Work to be completed → Output only an exact transcription of the line containing "border: none;" and all lines that follow it in the data below.

Entries supplied →
● ● ●

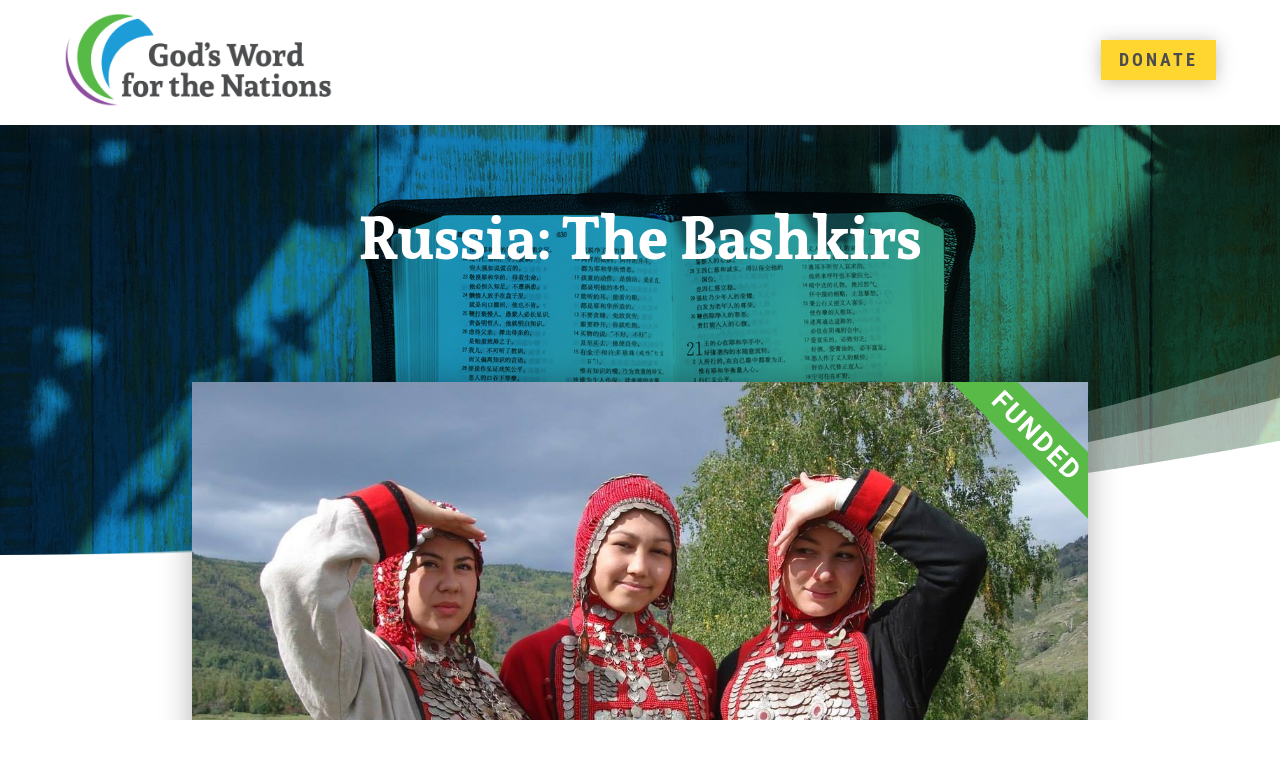

--- FILE ---
content_type: text/css
request_url: https://gwftn.org/wp-content/themes/Divi-Child-Theme/style.css?ver=4.27.5
body_size: 1551
content:
/*
 Theme Name:  Divi Child Theme
 Theme URI:    https://divilife.com
 Description:  Child Theme for Divi
 Author:       Tim Strifler
 Author URI:   https://divilife.com
 Template:     Divi
 Version:      1.0.0
*/

/*****Add any custom CSS below this line*****/


/***************************
*
* Bloomerang Donation Forms
*
****************************/

form.donation-form {
    max-width: 400px;
    margin: 0 auto;
}

.donation-form label {
    color: #404040;
    display: block;
}

.donation-form label.error, .donation-form #card-errors {
    color: #900;
}

.donation-form label.error {
    display: inline-block;
    padding: 0 10px;
}

.donation-form section {
    padding: 5px;
}

.donation-form .field {
    padding: 4px 0;
}

.donation-form .field .required-star {
    color: #aa0000;
    display: inline-block;
    margin-left: 5px;
}

.donation-form .field .checkboxes {
    max-width: 275px;
    border: 1px solid #A9A9A9;
    -webkit-transition: all .3s ease-out;
    -moz-transition: all .3s ease-out;
    transition: all .3s ease-out;
}

.donation-form .field .checkbox {
    display: block;
    position: relative;
    -moz-box-sizing: border-box;
    box-sizing: border-box;
    height: 30px;
    line-height: 26px;
    padding: 2px 28px 2px 8px;
    border-bottom: 1px solid rgba(0, 0, 0, 0.1);
    color: #404040;
    overflow: hidden;
    text-decoration: none;
}

.donation-form .field .checkbox input {
    opacity: 0.01;
    position: absolute;
    left: -50px;
    z-index: -5;
}

.donation-form .field .checkbox:last-child {
    border-bottom: none;
}

.donation-form .field .checkbox.selected {
    background: rgb(50, 142, 253);
    color: #fff;
}

.donation-form .field .checkbox.selected:before {
    color: #fff;
    line-height: 30px;
    position: absolute;
    right: 10px;
}

.donation-form .field input, .donation-form .field select, .donation-form .field textarea, .donation-form #card-element {
    padding: 10px 4px;
    width: 98%;
    border: 1px solid #bbb;
}

.field.one-half {
    float: left;
    width: 50%;
}

.field.one-half input, .field.one-half select {
    width: 96%;
}

input#donation-amount, input#other-amount {
    font-size: 1.5em;
    padding: 8px 18px 6px;
    margin-top: 5px;
    width: 175px;
    border: 6px solid #0070ba;
}

.donation-form .field .StripeElement {
    background-color: white;
    background-color: -moz-field;
    border: 1px solid darkgray;
    display: inline-block;
}

.donation-form .field textarea.international {
    height: 120px;
}

.donation-form .field select {
    /*box-sizing: content-box;*/
    padding: 9px 4px;
}

.donation-form .section.recurring {
    padding-left: 20px;
    position: relative;
}

.donation-form input#recurring {
    position: absolute;
    left: 0;
    top: 8px;
}

.donation-form .field.radio label, .donation-form .field.checkbox label {
    display: inline-block;
}

.donation-form .field.radio input, .donation-form .field.checkbox input {
    width: auto;
    margin-left: 0;
}

.donation-form .section.consent .field.checkbox:not(.consent-all) {
    margin-left: 20px;
}

.donation-form #cardExpirationMonth, .donation-form #cardExpirationYear {
    width: 85px;
}

.donation-form #security-code {
    width: 55px;
}

.donation-form .field .sidenote {
    color: #999;
    font-size: 10px;
}

.donation-form .field.other-option, .donation-form .field.other-amount, .donation-form .field.cardExpirationMonth, .donation-form .field.cardExpirationYear {
    display: inline-block;
}

.donation-form .field.other-amount {
    padding-left: 6px;
}

.donation-form .field.cardExpirationMonth {
    padding-right: 20px;
}

.donation-form #other-amount {
    width: 65px;
}

.donation-form #frequency {
    width: 85px;
}

.donation-form #start-date {
    width: 150px;
}

.donation-form .errors {
    border: 1px solid #900;
    color: #900;
    padding: 10px;
}

.donation-form .radio label.error {
    display: inline-block;
    padding-right: 86%;
    float: right;
}

.donation-form .hidden {
    display: none;
}

.btn-group .btn-submit-donation {
    background-color: rgb(0, 112, 186);
    border: none;
    border-radius: 2em;
    color: rgb(255, 255, 255);
    cursor: pointer;
    display: initial;
    font-size: 18px;
    font-weight: 800;
    line-height: 3.2em;
    outline: none;
    padding: 0px;
    text-align: center;
    width: 100%;
}

.btn-group .btn-submit-donation:hover {
    background-color: rgb(0, 94, 166);
}

iframe#spreedly-iframe[style='visibility: hidden;'] {
    display: none;
}

input, select, textarea, button {
    font-family: inherit;
}

#spreedly-modal-overlay[style="visibility:hidden"] {
    display: none;
}

.donation-form .section.captcha {
    margin: 20px 0 25px;
}

#donation-form .gift-array div.field {
    padding-bottom: 20px;
    width: 100%;
    text-align: center;
}

#donation-form .gift-array input[type=radio]:checked + span {
    background: rgb(0, 112, 186);
    color: #fff;
}

#donation-form .gift-array input[type=radio]:checked + span:hover {
    background-color: rgb(0, 94, 166);
}

#donation-form .gift-array span.label {
    background: #fff;
    padding: 10px 15px;
    box-shadow: 0 1px 3px rgb(0 0 0 / 25%);
    border-radius: 5px;
    cursor: pointer;
    display: inline-block;
    width: 100%;
}

#donation-form .gift-array span.label:hover {
    background: #f7f7f7;
}

#donation-form .gift-array input[type=radio] {
    display:  none;
}

#donation-form .gift-array label {
    width: 100%;
    text-align: center;
}

#donation-form .gift-array input#other-amount {
    width: 175px;
}
/*********************************
*
* End - Bloomerang Donation Forms
*
*********************************/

● ● ●

Solution below →
    border: none;
    border-radius: 2em;
    color: rgb(255, 255, 255);
    cursor: pointer;
    display: initial;
    font-size: 18px;
    font-weight: 800;
    line-height: 3.2em;
    outline: none;
    padding: 0px;
    text-align: center;
    width: 100%;
}

.btn-group .btn-submit-donation:hover {
    background-color: rgb(0, 94, 166);
}

iframe#spreedly-iframe[style='visibility: hidden;'] {
    display: none;
}

input, select, textarea, button {
    font-family: inherit;
}

#spreedly-modal-overlay[style="visibility:hidden"] {
    display: none;
}

.donation-form .section.captcha {
    margin: 20px 0 25px;
}

#donation-form .gift-array div.field {
    padding-bottom: 20px;
    width: 100%;
    text-align: center;
}

#donation-form .gift-array input[type=radio]:checked + span {
    background: rgb(0, 112, 186);
    color: #fff;
}

#donation-form .gift-array input[type=radio]:checked + span:hover {
    background-color: rgb(0, 94, 166);
}

#donation-form .gift-array span.label {
    background: #fff;
    padding: 10px 15px;
    box-shadow: 0 1px 3px rgb(0 0 0 / 25%);
    border-radius: 5px;
    cursor: pointer;
    display: inline-block;
    width: 100%;
}

#donation-form .gift-array span.label:hover {
    background: #f7f7f7;
}

#donation-form .gift-array input[type=radio] {
    display:  none;
}

#donation-form .gift-array label {
    width: 100%;
    text-align: center;
}

#donation-form .gift-array input#other-amount {
    width: 175px;
}
/*********************************
*
* End - Bloomerang Donation Forms
*
*********************************/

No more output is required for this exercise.